Student Projects 2023

Ryan Chan, An Bui Duc Khanh, Thomas Radinger

The project investigates the portrayal of feminism in U.S. newspapers from 1980 to 2009, utilizing computational techniques like topic modeling (LDA) and colocation to identify and assess media framing of the feminist movement. The study uncovers both established and new frames, highlighting how feminism is intertwined with broader social issues and extends beyond the typical Western focus. By analyzing articles from multiple newspapers over three decades, this study clarifies how feminist discourse has evolved in the media and its impact on public perception. 

Mariella Daghfal, Kaede Johnson, Shayan Khajehnouri

The project examines the impact of memoirs on shaping the collective memory of the Paris Commune, a brief socialist uprising in Paris in 1871. Analyzing twenty-four memoirs from both supporters and opponents, the research employs computational tools like LSA, LDA, and TF-IDF to investigate how narrative styles influenced public perception and memory formation. The findings reveal that while anti-Commune narratives used more cohesive language to standardize memory, pro-Commune narratives, with their rich and engaging language, had a stronger impact on shaping a vibrant collective memory. 

Davide Romano, Cindy Tang, Junzhe Tang

The project employs computational tools to analyze over 600 oral histories from the Voices of the Manhattan Project, utilizing Topic Modeling and Name-Entity Recognition to identify prominent topics and individuals. By integrating insights from memory studies, the research connects these findings to the broader psychological and social factors influencing memory formation. The analysis reveals a multifaceted view of the Manhattan Project, encompassing scientific, personal, and political dimensions, and sets the stage for further explorations into the cultural memory surrounding this important research program.

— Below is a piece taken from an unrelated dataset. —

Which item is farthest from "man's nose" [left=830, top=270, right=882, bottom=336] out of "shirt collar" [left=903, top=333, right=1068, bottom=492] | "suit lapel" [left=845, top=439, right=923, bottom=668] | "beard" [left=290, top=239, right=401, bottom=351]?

Ben Kriesel, Ke Li, Xingchen Li, Margaux Zwierski

The project delves into Ukiyo-e, a traditional Japanese art form, to explore the societal transformations during the Westernization of Japan, particularly in the Meiji period. By employing computational techniques, the research analyzes over 177,000 Ukiyo-e images to identify and track the prevalence of Western influence across various aspects of Japanese life, including technology, fashion, and art. The findings reveal shifts in genres and the emergence or decline of specific themes. This research highlights the significant role of visual data in historical analysis and suggests further exploration to refine these methods for more detailed insights into Japan’s Westernization process.